We need somewhere to bury sloppy research on fast food, after all. Brian Wansink gets interviewed on Retraction Watch (y’all remember Wansink, the fellow who ground his data exceedingly fine to extract four papers from a null result), and he does himself no favors.
Well, we weren’t testing a registered hypothesis, so there’d be no way for us to try to massage the data to meet it. From what I understand, that’s one definition of p-hacking. Originally, we were testing a hypothesis – we thought the more expensive the pizza, the more you’d eat. And that was a null result.
But we set up this two-month study so that we could look at a whole bunch of totally unanswered empirical questions that we thought would be interesting for people who like to eat in restaurants. For example, if you’re eating a meal, what part influences how much like the meal? The first part, the middle part, or the last part? We had no prior hypothesis to think anything would predominate. We didn’t know anybody who had looked at this in a restaurant, so it was a totally empirical question. We asked people to rate the first, middle, and last piece of pizza – for those who ate 3 or more pieces – and asked them to rate and the quality of the entire meal. We plotted out the data to find out which piece was most linked to the rating of the overall meal, and saw ‘Oh, it looks like this happens.’ It was total empiricism. This is why we state the purpose of these papers is ‘to explore the answer to x.’ It’s not like testing Prospect Theory or a cognitive dissonance hypothesis. There’s no theoretical precedent, like the Journal of Pizza Quality Research. Not yet.
That last bit sounds like a threat.
Here’s the thing: we all do what he describes. An experiment failed (yes, it’s happened to me a lot). OK, let’s look at the data we’ve got very carefully and see if there’s anything potentially interesting in it, any ideas that might be extractable. The results are a set of observations, after all, and we should use them to try and figure out what’s going on, and in a perfect world, there’d be public place to store negative results so they aren’t just buried in a file drawer somewhere. There’s nothing wrong with analyzing your data out the wazoo.
The problem is that he then published it all under the guise of papers testing different hypotheses. Most of us don’t do that at all. We see a hint of something interesting buried in the data for a null result, and we say, “Hmm, let’s do an experiment to test this hypothesis”, or “Maybe I should include this suggestive bit of information in a grant proposal to test this hypothesis.” Just churning out low-quality papers to plump up the CV is why I said this is a systemic problem in science — we reward volume rather than quality. It doesn’t make scientists particularly happy to be drowning in drivel, but Elsevier is probably drooling at the idea of a Journal of Pizza Quality Research — another crap specialized journal that earns them an unwarranted amount of money and provides another dumping ground for said drivel being spewed out.
Wansink seems to be dimly aware of this situation.
These sorts of studies are either first steps, or sometimes they’re real-world demonstrations of existing lab findings. They aren’t intended to be the first and last word about a social science issue. Social science isn’t definitive like chemistry. Like Jim Morrison said, “People are strange.” In a good way.
Yes. First steps. Maybe you shouldn’t publish first steps. Maybe you should hold off until you’re a little more certain you’re on solid ground.
No one expects social science to be just like chemistry, but this idea that you don’t need robust observations with solid methodology might be one reason there is a replicability crisis. Rather than repeating and engaging in some healthy self-criticism of your results, you’re haring off to publish the first thing that breaches an arbitrary p-value criterion.

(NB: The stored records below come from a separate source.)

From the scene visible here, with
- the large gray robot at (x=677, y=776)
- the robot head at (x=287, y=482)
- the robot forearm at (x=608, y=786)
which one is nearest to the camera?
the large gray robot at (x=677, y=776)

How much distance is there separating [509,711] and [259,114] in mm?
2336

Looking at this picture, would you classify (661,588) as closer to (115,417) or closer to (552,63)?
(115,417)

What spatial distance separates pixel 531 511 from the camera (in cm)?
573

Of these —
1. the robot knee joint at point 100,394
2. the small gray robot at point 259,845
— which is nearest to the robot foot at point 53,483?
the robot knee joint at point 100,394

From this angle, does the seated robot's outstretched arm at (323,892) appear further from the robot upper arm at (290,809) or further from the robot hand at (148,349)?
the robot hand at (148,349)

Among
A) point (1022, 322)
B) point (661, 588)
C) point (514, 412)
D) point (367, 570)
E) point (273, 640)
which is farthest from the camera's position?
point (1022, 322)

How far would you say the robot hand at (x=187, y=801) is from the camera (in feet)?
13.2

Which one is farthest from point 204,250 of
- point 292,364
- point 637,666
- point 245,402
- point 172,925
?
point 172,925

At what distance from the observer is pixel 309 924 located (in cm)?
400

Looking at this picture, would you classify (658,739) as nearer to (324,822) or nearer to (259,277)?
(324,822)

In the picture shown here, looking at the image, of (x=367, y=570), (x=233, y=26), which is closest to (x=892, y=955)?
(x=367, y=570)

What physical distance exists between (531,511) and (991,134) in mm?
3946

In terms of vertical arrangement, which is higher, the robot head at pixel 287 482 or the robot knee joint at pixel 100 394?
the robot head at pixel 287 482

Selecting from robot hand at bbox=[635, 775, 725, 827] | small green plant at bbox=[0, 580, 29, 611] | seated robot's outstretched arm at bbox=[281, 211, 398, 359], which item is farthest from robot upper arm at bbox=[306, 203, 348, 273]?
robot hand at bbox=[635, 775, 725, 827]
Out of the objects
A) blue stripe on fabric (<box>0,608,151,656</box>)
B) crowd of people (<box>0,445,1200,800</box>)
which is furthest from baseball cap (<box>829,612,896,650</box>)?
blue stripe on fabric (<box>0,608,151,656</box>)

There really are significant problems with the data he did publish, too. Take a look at this criticism of one of his papers. The numbers don’t add up. The stats don’t make sense. His tables don’t even seem to be appropriately labeled. You could not replicate the experiment from the report he published. This stuff is incredibly sloppy, and he doesn’t address their failings in the interview, except inadequately and in ways that don’t solve the problems with the work.
Again, I’m trying to be generous in interpreting the purpose of this research — often, interdisciplinary criticism can completely miss the point of the work (see also how physicists sometimes fail to comprehend biology, and inappropriately apply expectations from one field to another) — but I’m also seeing a lack of explanation of the context and relevance of the work. I mean, when he says, “For example, if you’re eating a meal, what part influences how much like the meal? The first part, the middle part, or the last part?”, I’m just wondering why. Why would it matter, what are all the variables here (not just the food, but in the consumer), and what do you learn from the fact that Subject X liked dessert, but not the appetizer?
It sounds like something a restaraunteur or a food chain might want to know, or that might might appeal to an audience at a daytime talk show, but otherwise, I’m not seeing the goal…or how their methods can possibly sort out the multitude of variables that have to be present in this research.